**WHAT YOU HAVE TO DO:** If a line in the entries contains the word "camera", list it.

↓↓↓

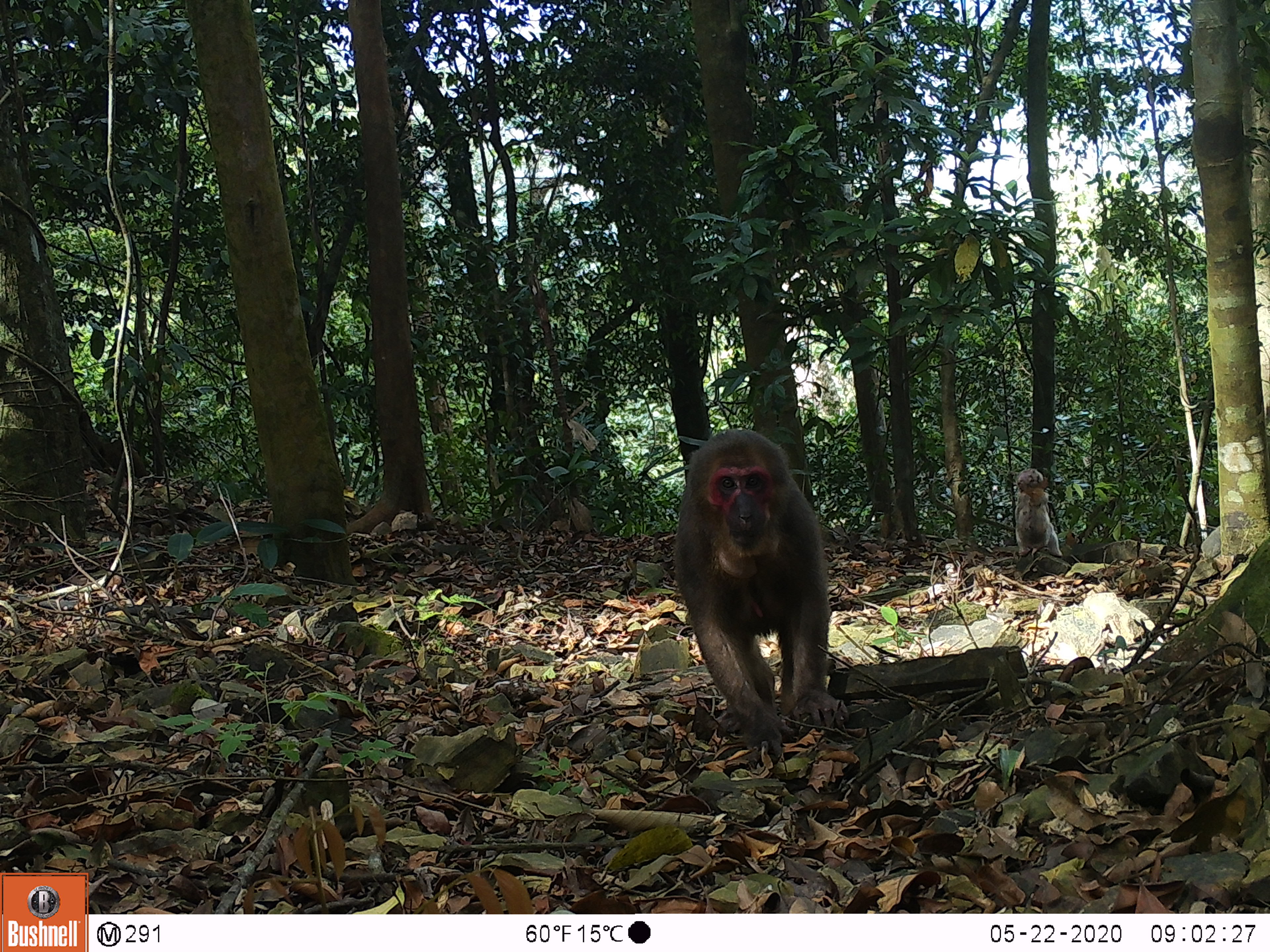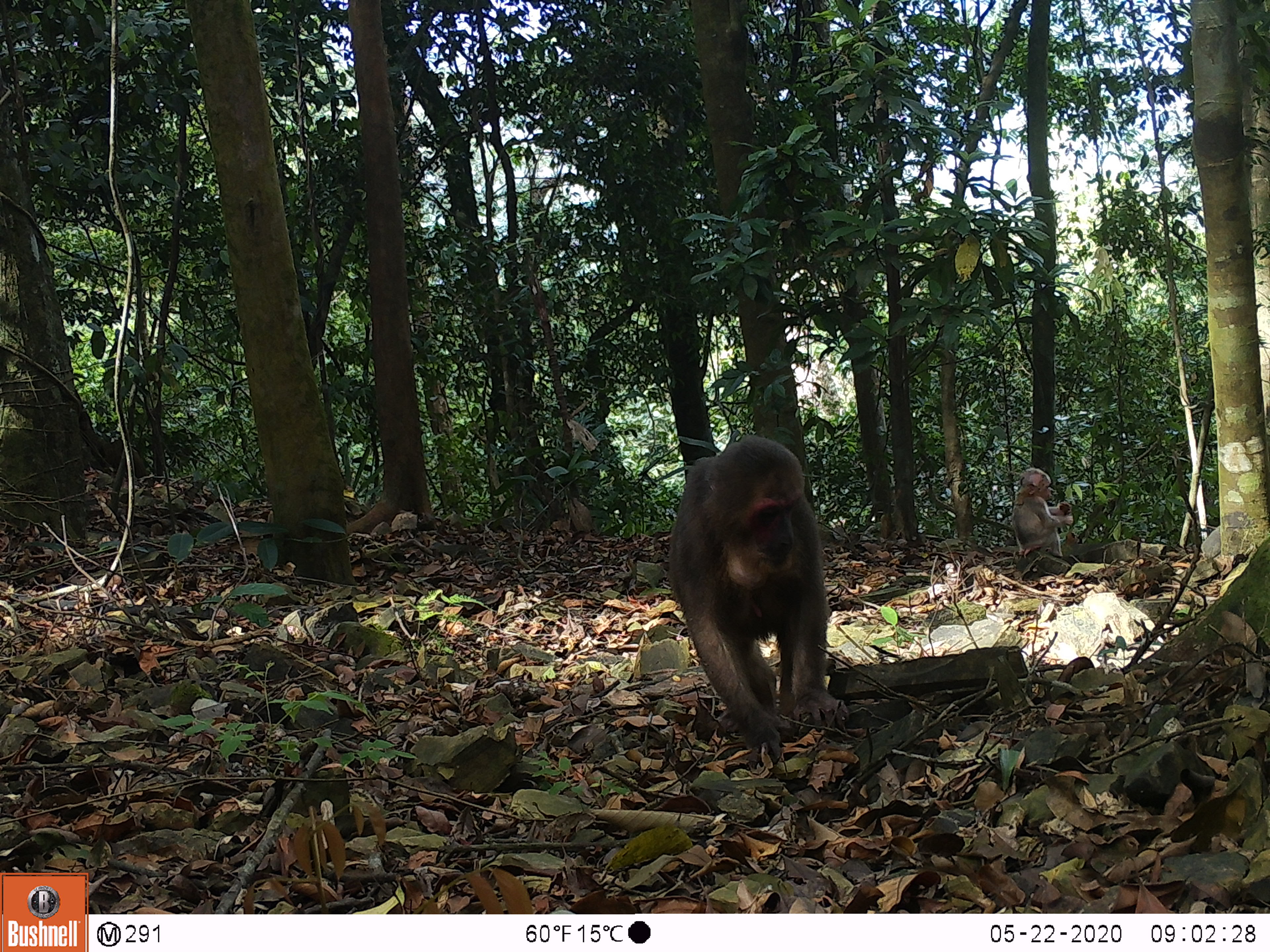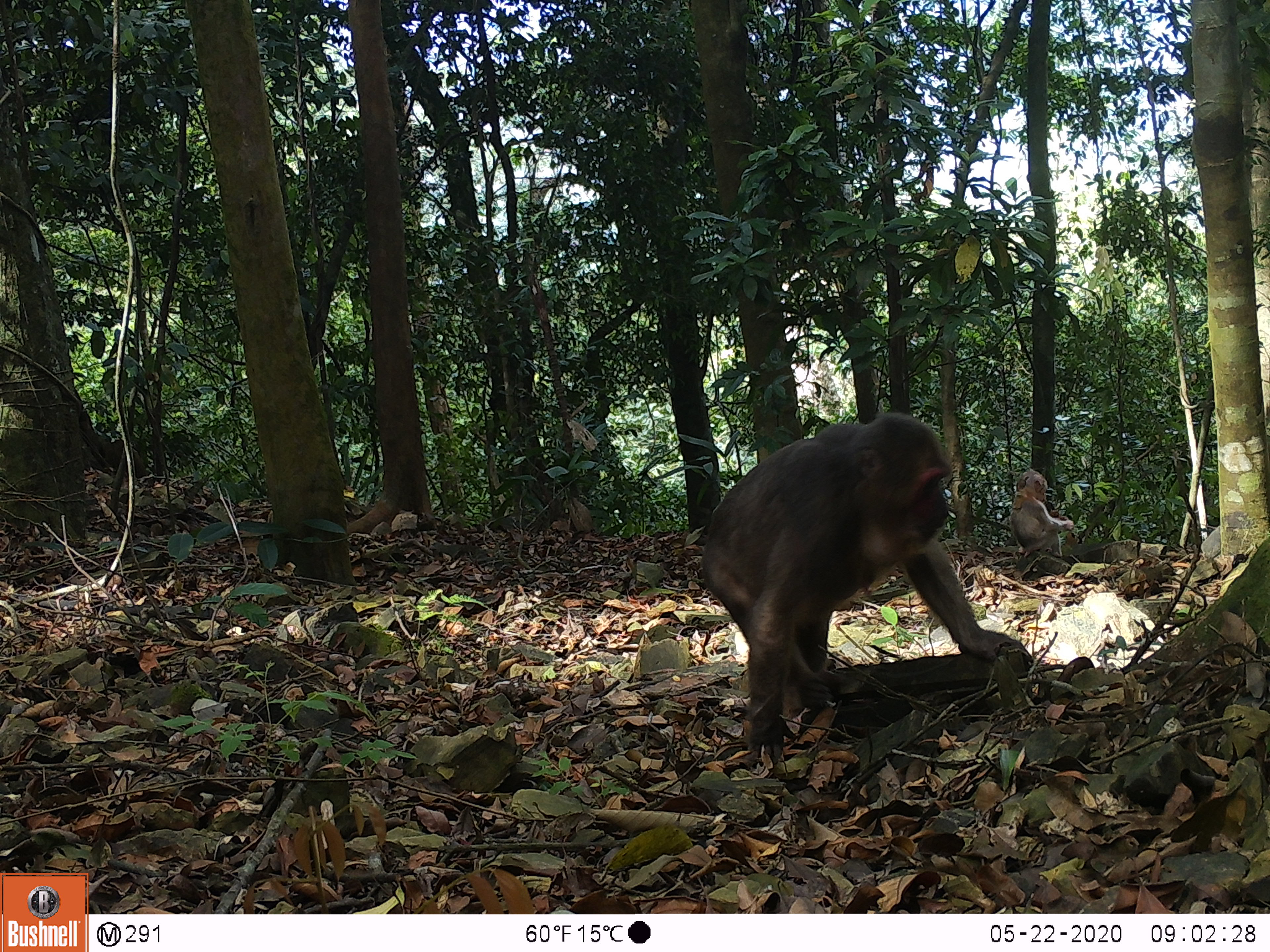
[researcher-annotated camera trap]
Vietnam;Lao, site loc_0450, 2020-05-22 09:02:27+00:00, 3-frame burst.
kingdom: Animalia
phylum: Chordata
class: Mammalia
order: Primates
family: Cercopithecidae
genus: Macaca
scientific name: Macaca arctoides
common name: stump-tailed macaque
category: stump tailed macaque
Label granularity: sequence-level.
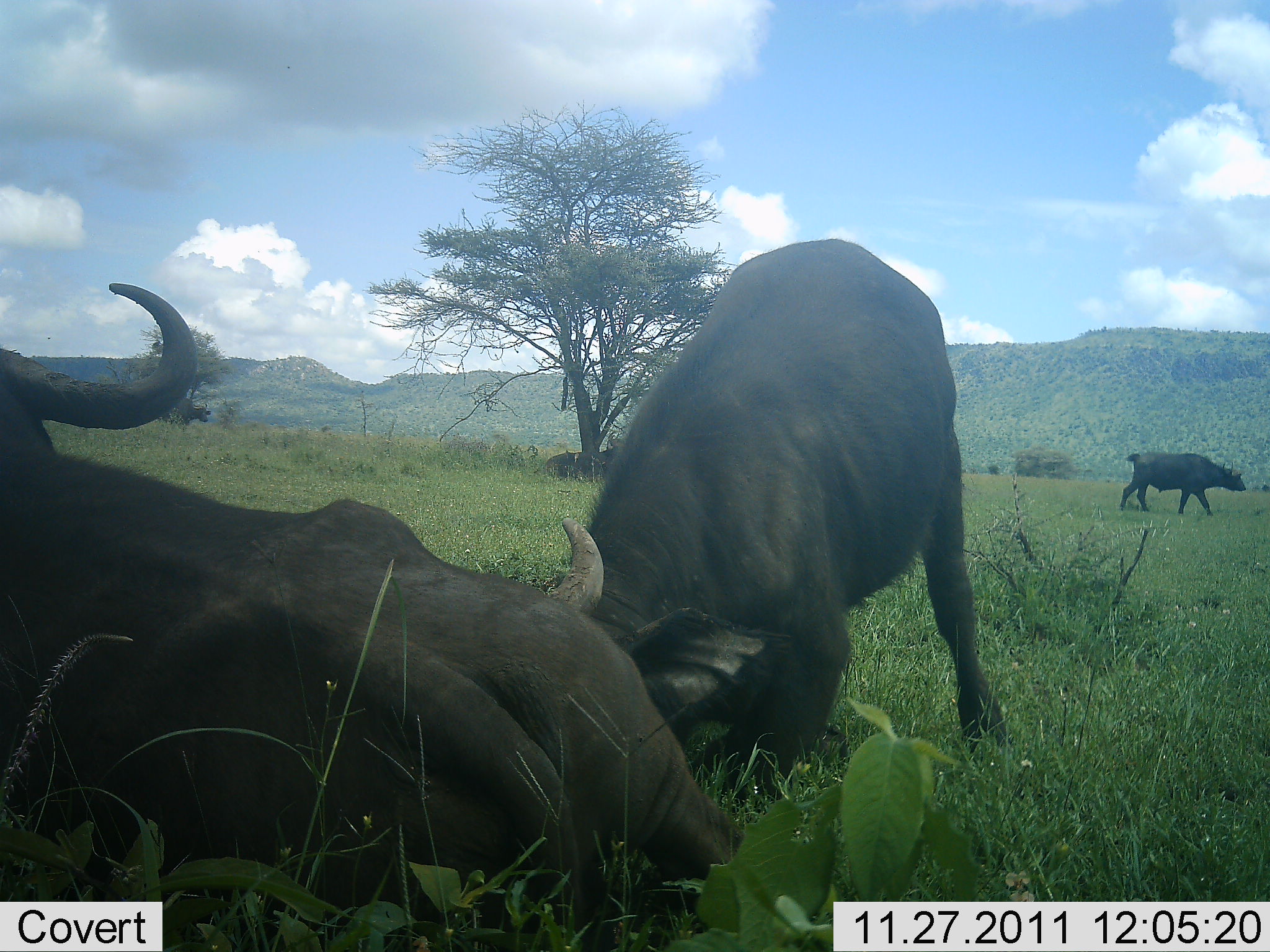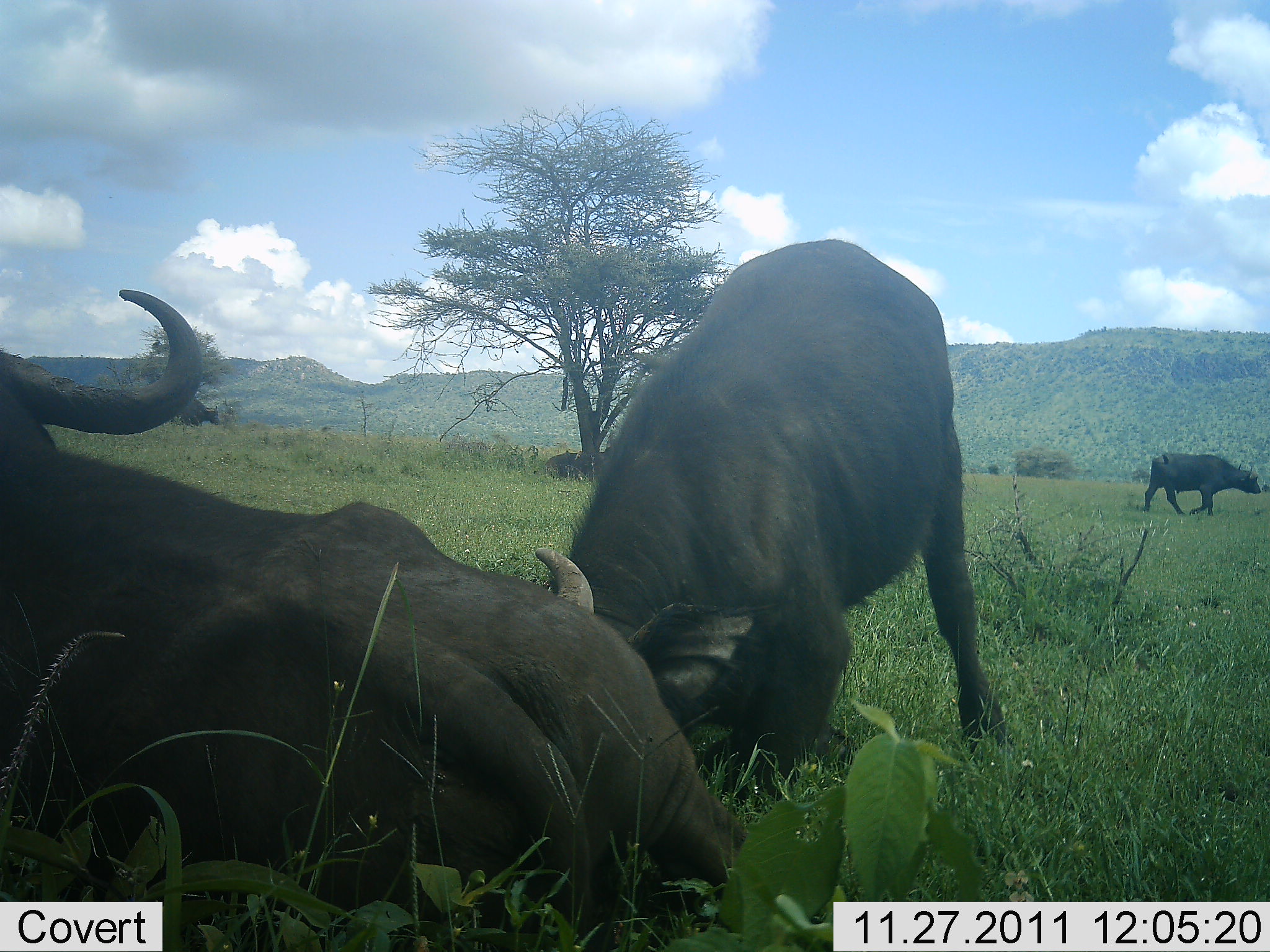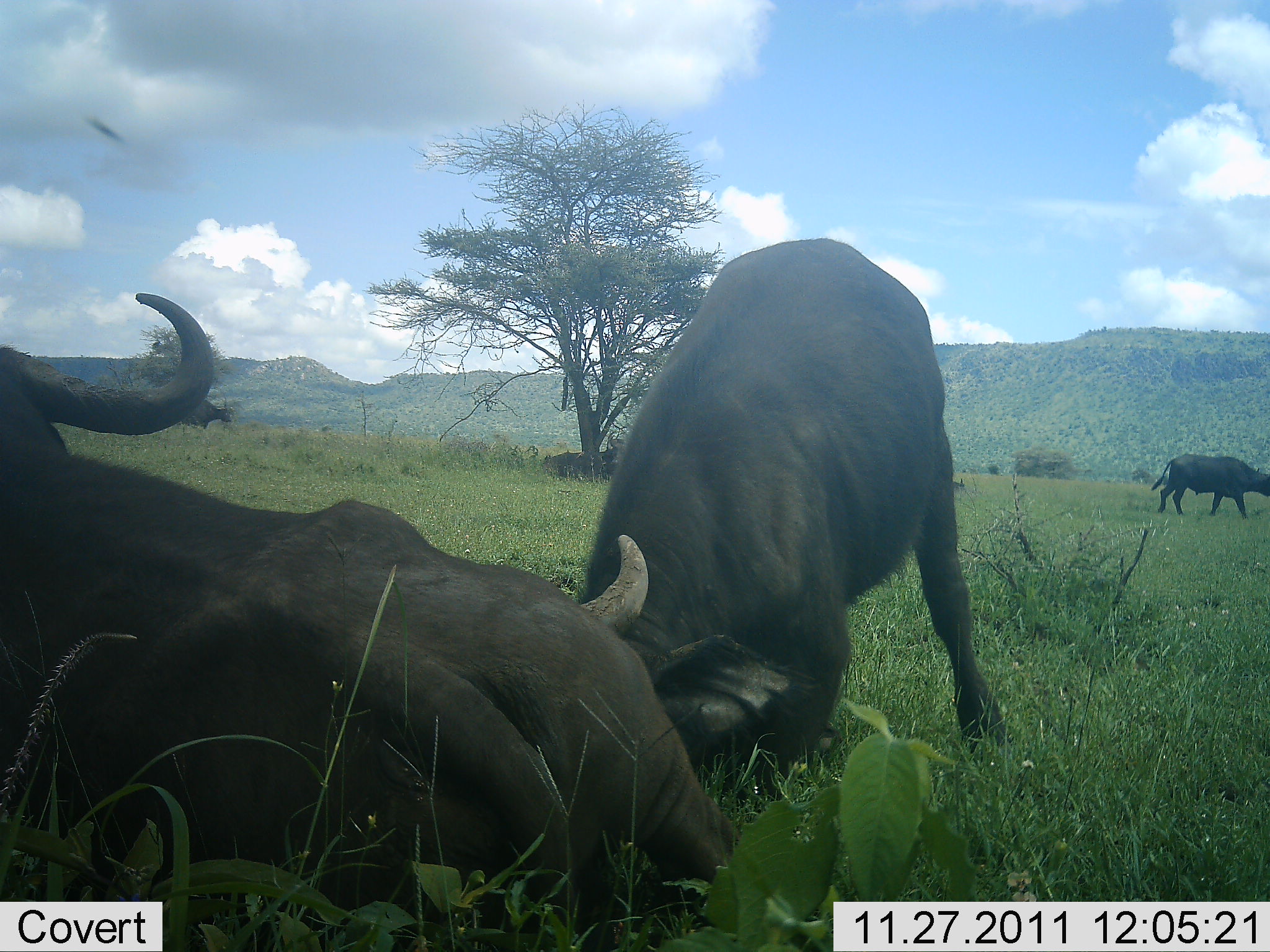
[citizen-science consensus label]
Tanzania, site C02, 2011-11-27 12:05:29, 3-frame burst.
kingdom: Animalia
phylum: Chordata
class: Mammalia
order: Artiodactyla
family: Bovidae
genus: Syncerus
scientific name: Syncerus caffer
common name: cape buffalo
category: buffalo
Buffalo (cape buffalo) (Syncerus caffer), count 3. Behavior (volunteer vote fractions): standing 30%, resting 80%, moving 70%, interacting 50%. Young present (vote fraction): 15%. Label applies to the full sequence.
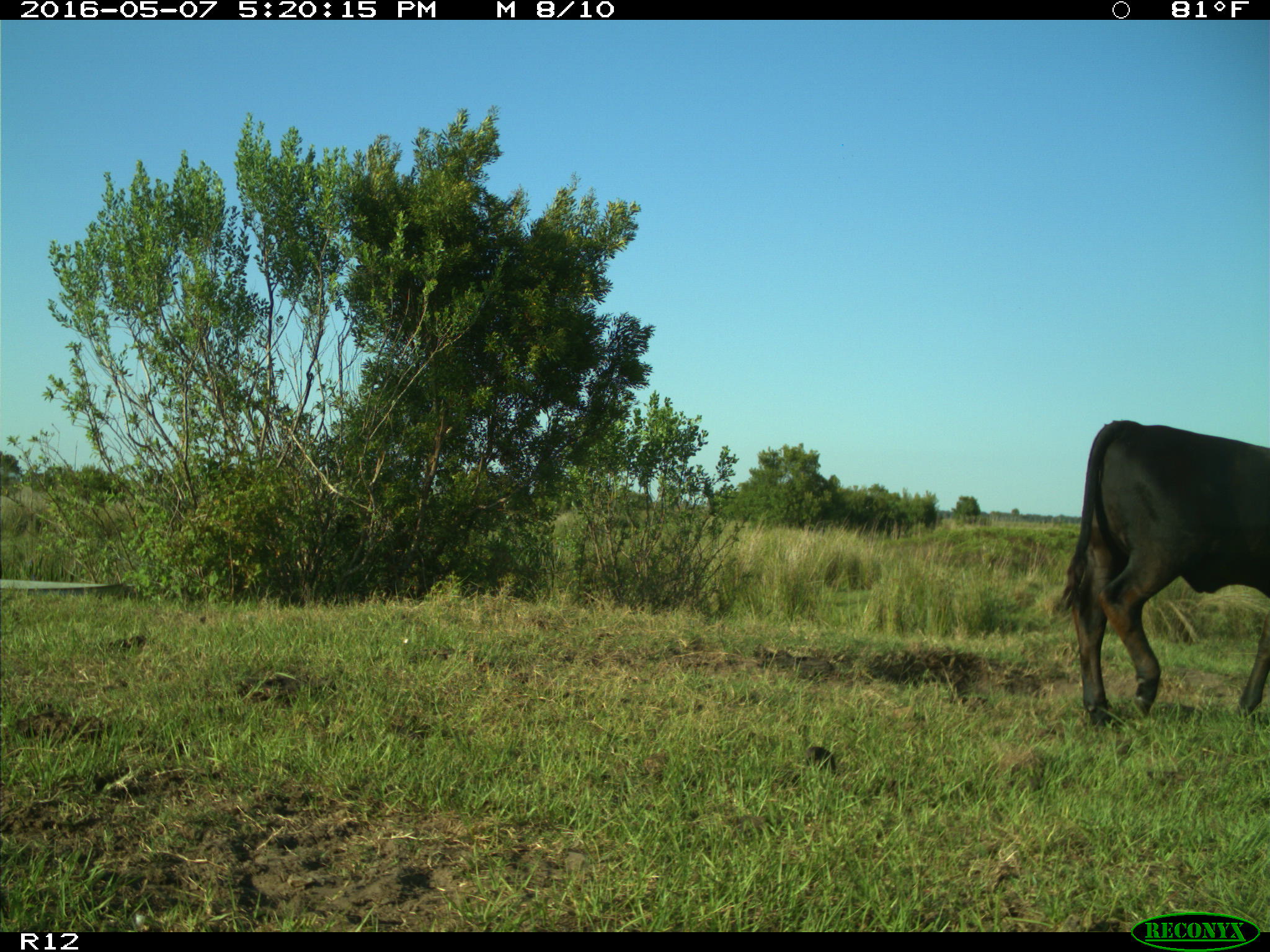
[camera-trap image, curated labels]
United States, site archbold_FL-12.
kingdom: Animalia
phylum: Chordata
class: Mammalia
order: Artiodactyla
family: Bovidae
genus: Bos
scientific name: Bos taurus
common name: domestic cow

↑↑↑

**WRITTEN SOLUTION:**
[researcher-annotated camera trap]
[camera-trap image, curated labels]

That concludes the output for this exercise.